Compute and plot the seasonally adjusted data. Change one observation to be an outlier (e.g., add 300 to one observation), and recompute the seasonally adjusted data. What is the effect of the outlier?
dcmp_gas <- gas |>
model(stl = STL(Gas))
components(dcmp_gas)
## # A dable: 20 x 7 [1Q]
## # Key: .model [1]
## # : Gas = trend + season_year + remainder
## .model Quarter Gas trend season_year remainder season_adjust
## <chr> <qtr> <dbl> <dbl> <dbl> <dbl> <dbl>
## 1 stl 2005 Q3 221 193. 26.9 0.856 194.
## 2 stl 2005 Q4 180 197. -16.7 -0.109 197.
## 3 stl 2006 Q1 171 200. -25.7 -3.59 197.
## 4 stl 2006 Q2 224 204. 15.4 4.86 209.
## 5 stl 2006 Q3 233 207. 27.0 -1.03 206.
## 6 stl 2006 Q4 192 210. -16.7 -1.33 209.
## 7 stl 2007 Q1 187 213. -25.5 -0.550 213.
## 8 stl 2007 Q2 234 216. 15.1 2.60 219.
## 9 stl 2007 Q3 245 219. 27.0 -0.730 218.
## 10 stl 2007 Q4 205 219. -16.6 2.55 222.
## 11 stl 2008 Q1 194 219. -25.3 0.562 219.
## 12 stl 2008 Q2 229 219. 14.8 -4.59 214.
## 13 stl 2008 Q3 249 219. 27.0 2.98 222.
## 14 stl 2008 Q4 203 220. -16.6 -0.834 220.
## 15 stl 2009 Q1 196 222. -25.0 -0.740 221.
## 16 stl 2009 Q2 238 223. 14.5 0.341 223.
## 17 stl 2009 Q3 252 225. 27.1 -0.132 225.
## 18 stl 2009 Q4 210 226. -16.5 0.986 227.
## 19 stl 2010 Q1 205 226. -24.8 4.25 230.
## 20 stl 2010 Q2 236 225. 14.2 -3.62 222.
# Correctly modify the Gas value for a specific quarter
gas_modified <- gas |>
mutate(Gas = replace(Gas, Quarter == yearquarter("2007 Q3"),545))
dcmp_gas <- gas_modified |>
model(stl = STL(Gas))
components(dcmp_gas)|>
as_tsibble() |>
autoplot(Gas, colour = "gray") +
geom_line(aes(y=season_adjust), colour = "#0072B2") +
labs(y = "Volume ",
title = "Gas Produced in AUS 2006/2010")
Does it make any difference if the outlier is near the end rather than in the middle of the time series?
gas_modified <- gas |>
mutate(Gas = replace(Gas, Quarter == yearquarter("2010 Q3"),545))
dcmp_gas <- gas_modified |>
model(stl = STL(Gas))
components(dcmp_gas)|>
as_tsibble() |>
autoplot(Gas, colour = "gray") +
geom_line(aes(y=season_adjust), colour = "#0072B2") +
labs(y = "Volume ",
title = "Gas Produced in AUS 2006/2010")
As we can see where the Outlier shows up in the TS does matter significantly in the analysis of the TS
Recall your retail time series data (from Exercise 7 in Section 2.10).
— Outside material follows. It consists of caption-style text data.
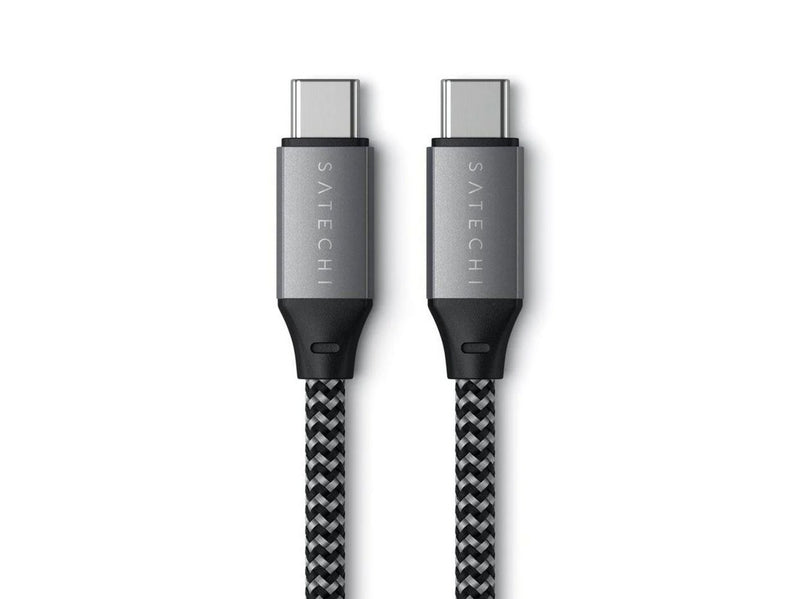 Satechi USB-C to USB-C 100 W Charging Cable - 2 m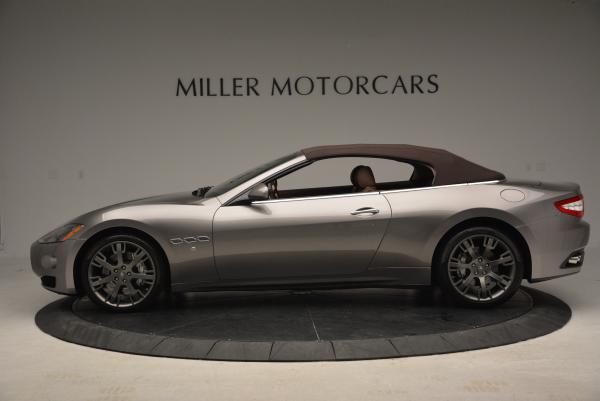 Used 2012 Maserati GranTurismo for sale Sold at Maserati of Greenwich in Greenwich CT 06830 15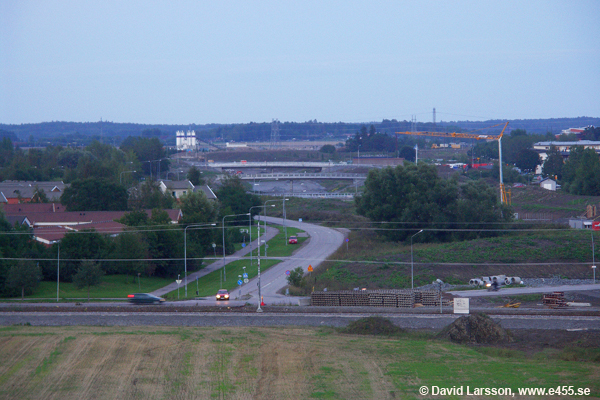 © Copyright: David Larsson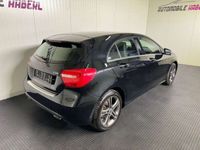 gebraucht Mercedes A200 CDI Limousine #KLIMA #NAVI #ALU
Decompose the series using X-11. Does it reveal any outliers, or unusual features that you had not noticed previously?
x11_dcmp <- myseries |>
model(x11 = X_13ARIMA_SEATS(Turnover ~ x11())) |>
components()
autoplot(x11_dcmp) +
labs(title =
"Decomposition of Turnover using X-11.")
x11_dcmp |>
gg_subseries(seasonal,) +
labs(title = "X11 Seasonal Component")
Write about 3–5 sentences describing the results of the decomposition. Pay particular attention to the scales of the graphs in making your interpretation. Is the recession of 1991/1992 visible in the estimated components?
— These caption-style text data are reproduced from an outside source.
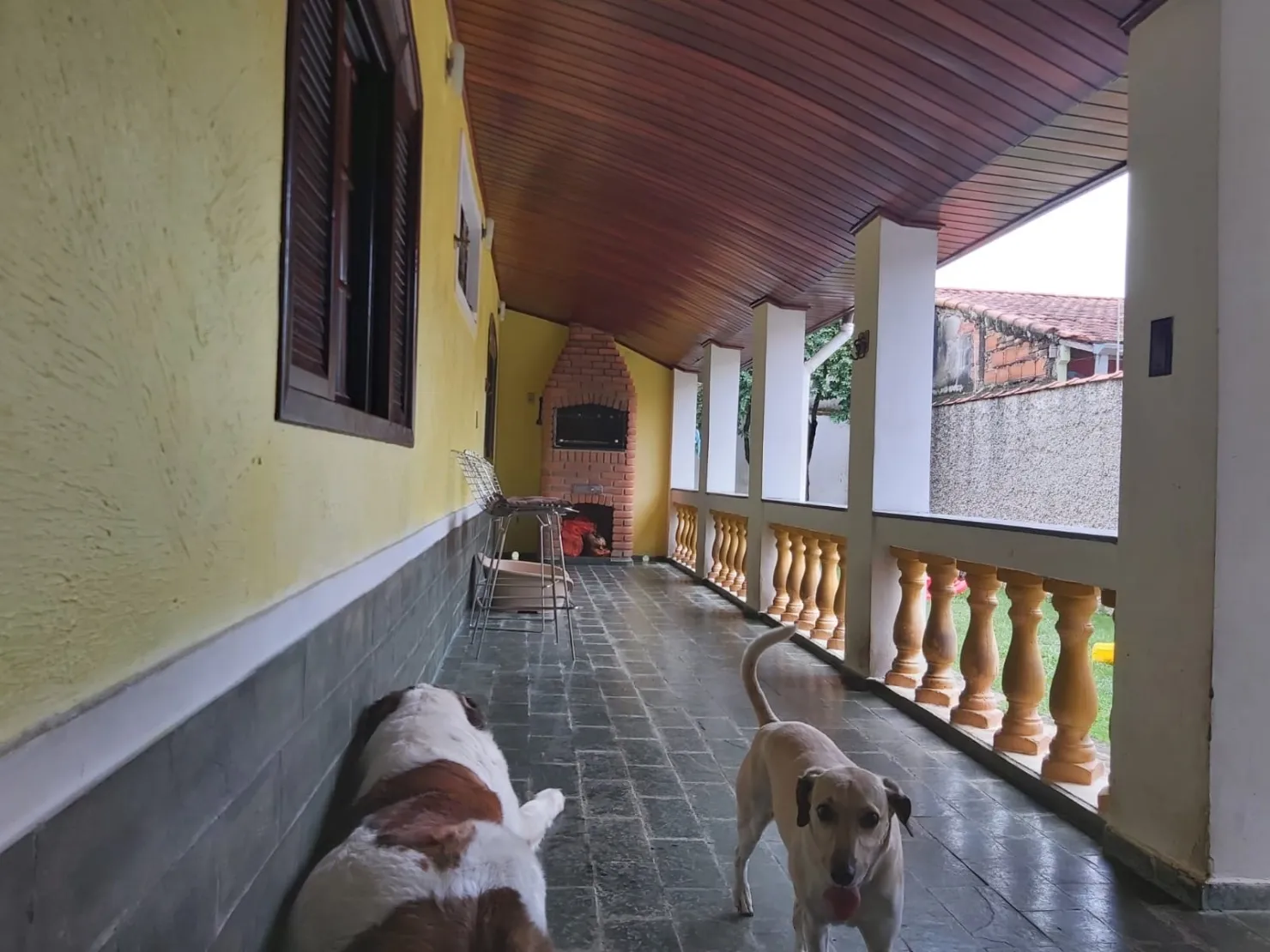 Imagem Casa à venda 2 Quartos, 6 Vagas, 300M², Vila Bela, Taubaté - SP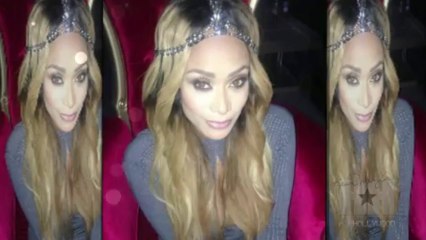 Is Tami Roman Bleaching Her Skin?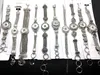Wholesale 10pcs Lot Snap Silver Charm Bracelet Diy Snap Jewelry Interchangeable 18mm Snap Button Charm Fit Noosa Ginger Snaps Mixed Style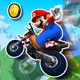 Mario đua mô tô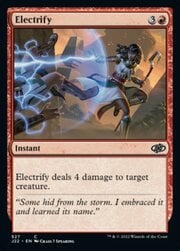 Electrify 527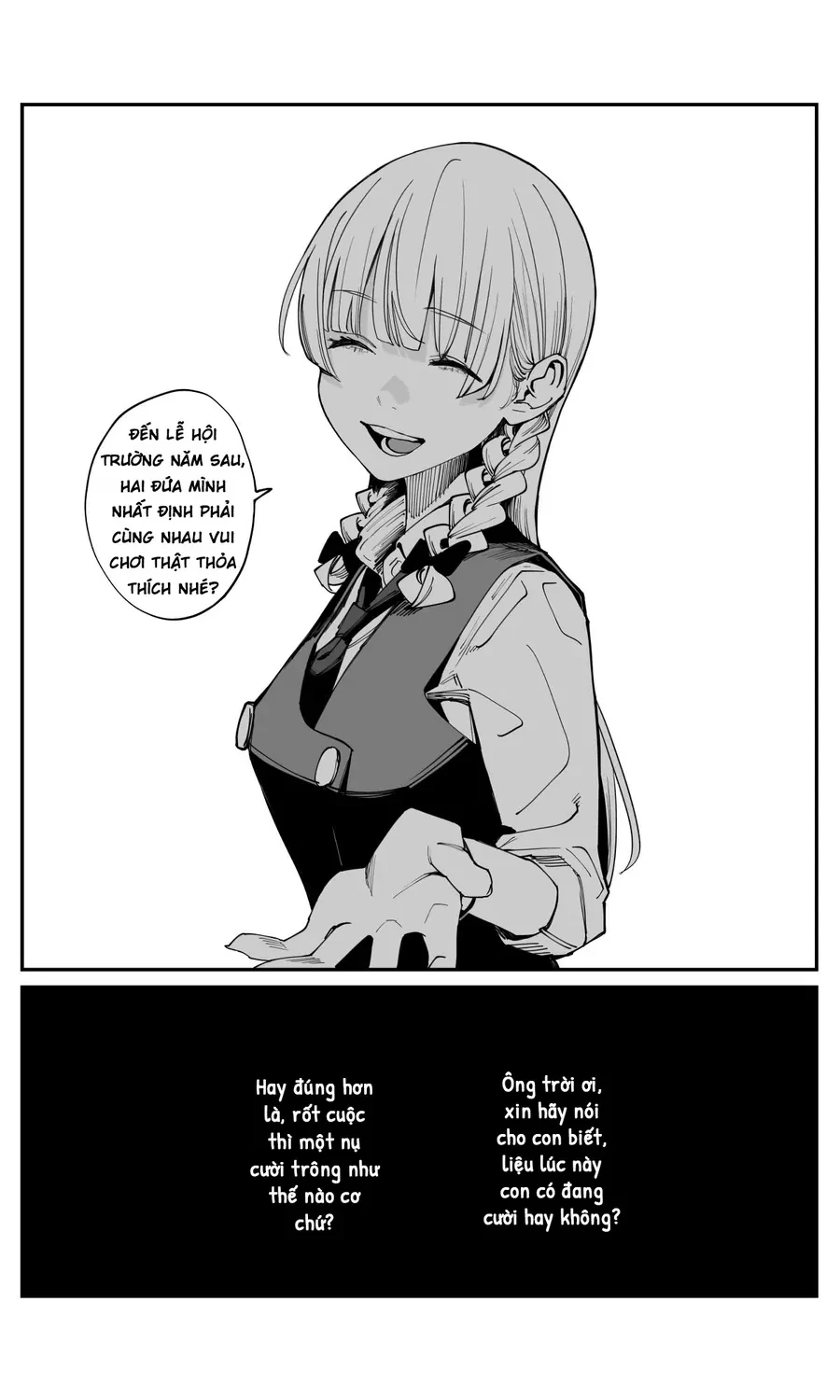 Có chút muộn màng nhưng tôi đã phải lòng người bạn thuở nhỏ của mình Chapter 36 - 9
https://otexts.com/fpp3/fpp_files/figure-html/labour-1.png
https://otexts.com/fpp3/fpp_files/figure-html/labour2-1.png
The original plot displays a line graph with a general upward trajectory, featuring fluctuations but an overall positive trend. The Trend component reflects this positive trend and smooths out the data, thereby not capturing the recession periods. The Seasonal component also does not indicate any recession. However, the Remainder component highlights a significant downturn in 1991/92, effectively showing the recession data points.